:: Material shown ::

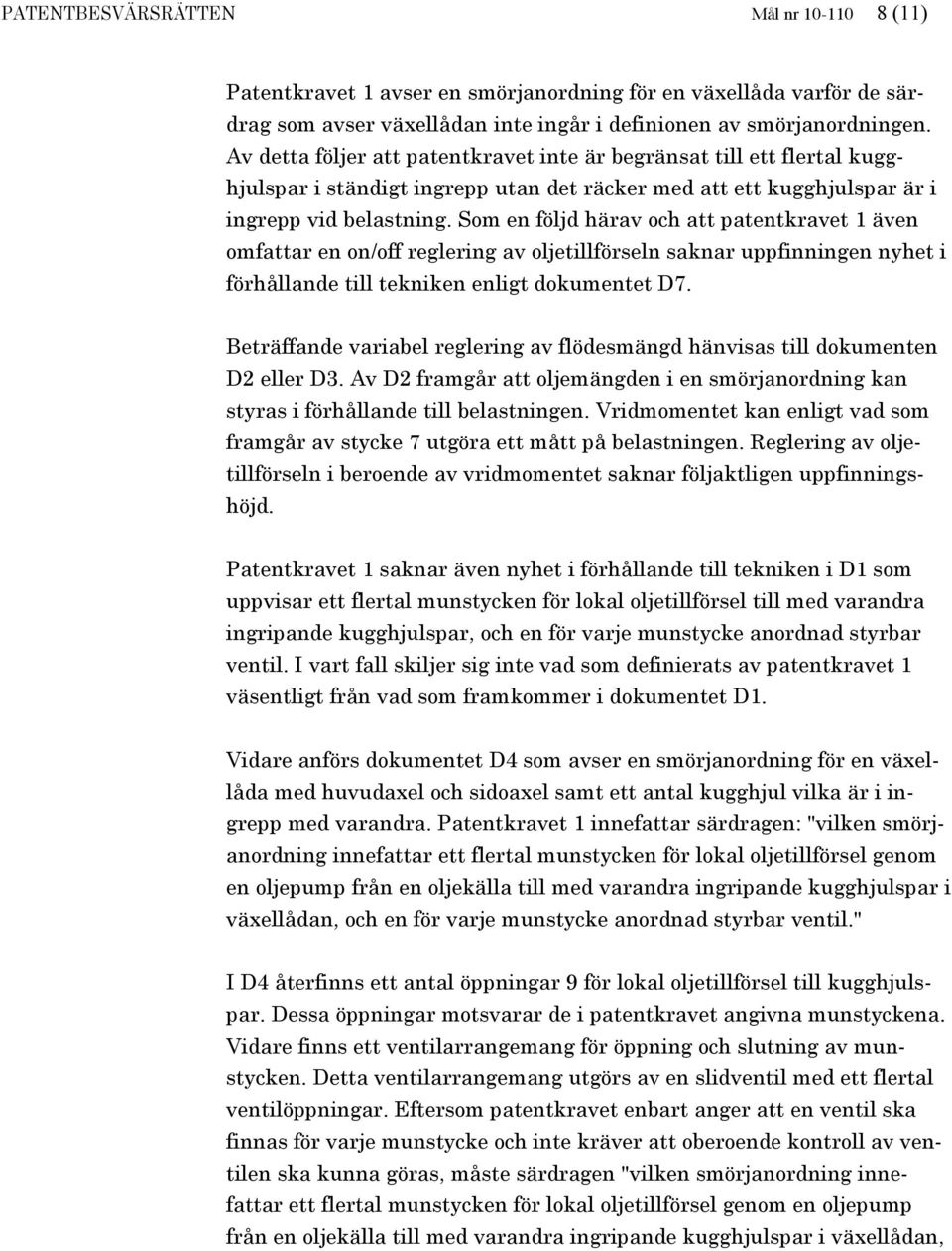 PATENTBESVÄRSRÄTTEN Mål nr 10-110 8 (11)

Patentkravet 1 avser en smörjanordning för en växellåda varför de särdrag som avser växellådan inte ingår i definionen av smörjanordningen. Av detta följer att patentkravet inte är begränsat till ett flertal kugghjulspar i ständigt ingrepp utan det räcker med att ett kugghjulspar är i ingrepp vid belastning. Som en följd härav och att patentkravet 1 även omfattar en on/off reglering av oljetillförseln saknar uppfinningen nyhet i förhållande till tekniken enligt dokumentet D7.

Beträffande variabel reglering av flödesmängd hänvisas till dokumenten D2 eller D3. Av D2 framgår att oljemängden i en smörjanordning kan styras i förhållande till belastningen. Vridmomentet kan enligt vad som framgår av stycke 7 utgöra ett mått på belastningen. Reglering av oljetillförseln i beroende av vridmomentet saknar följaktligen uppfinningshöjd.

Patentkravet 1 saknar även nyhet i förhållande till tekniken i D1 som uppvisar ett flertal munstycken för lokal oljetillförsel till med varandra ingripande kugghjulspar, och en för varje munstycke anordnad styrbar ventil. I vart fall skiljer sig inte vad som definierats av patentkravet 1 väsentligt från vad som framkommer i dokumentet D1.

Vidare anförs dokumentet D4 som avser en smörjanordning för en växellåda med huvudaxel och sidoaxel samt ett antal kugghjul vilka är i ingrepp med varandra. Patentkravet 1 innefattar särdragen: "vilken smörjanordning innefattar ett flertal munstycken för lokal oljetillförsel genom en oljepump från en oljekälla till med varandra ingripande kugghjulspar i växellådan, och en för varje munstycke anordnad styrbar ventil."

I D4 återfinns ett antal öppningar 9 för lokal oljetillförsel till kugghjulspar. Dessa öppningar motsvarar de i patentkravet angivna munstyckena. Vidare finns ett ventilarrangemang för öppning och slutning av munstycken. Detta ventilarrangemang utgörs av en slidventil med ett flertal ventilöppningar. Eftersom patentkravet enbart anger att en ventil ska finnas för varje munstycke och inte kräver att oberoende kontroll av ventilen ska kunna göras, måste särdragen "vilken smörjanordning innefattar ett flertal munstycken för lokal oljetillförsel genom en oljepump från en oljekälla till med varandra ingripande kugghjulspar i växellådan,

* * *

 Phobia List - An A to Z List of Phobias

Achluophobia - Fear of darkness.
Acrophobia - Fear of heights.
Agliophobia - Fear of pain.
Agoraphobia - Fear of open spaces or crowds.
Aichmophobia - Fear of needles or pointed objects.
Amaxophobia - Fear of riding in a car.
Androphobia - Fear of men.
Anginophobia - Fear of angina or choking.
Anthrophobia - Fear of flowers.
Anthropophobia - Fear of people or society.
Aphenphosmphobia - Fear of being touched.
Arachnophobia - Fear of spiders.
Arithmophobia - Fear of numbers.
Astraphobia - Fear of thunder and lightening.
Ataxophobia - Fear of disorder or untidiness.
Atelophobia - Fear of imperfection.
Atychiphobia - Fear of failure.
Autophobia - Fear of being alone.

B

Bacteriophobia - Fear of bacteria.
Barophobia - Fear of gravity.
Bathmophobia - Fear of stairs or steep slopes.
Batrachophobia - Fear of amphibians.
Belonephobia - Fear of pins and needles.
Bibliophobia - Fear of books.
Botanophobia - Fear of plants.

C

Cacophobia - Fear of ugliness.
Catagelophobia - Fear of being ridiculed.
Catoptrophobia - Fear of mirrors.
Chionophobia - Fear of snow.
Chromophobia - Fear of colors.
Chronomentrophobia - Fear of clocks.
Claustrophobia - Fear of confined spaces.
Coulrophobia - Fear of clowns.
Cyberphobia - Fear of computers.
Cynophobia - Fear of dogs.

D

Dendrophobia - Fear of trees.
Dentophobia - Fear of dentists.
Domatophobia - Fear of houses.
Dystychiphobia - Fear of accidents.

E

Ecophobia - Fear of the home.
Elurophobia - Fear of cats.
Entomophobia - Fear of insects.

:: Task ::
In these records, tally the lines that contain the string "needles", and give only the result.

:: Solution below ::
2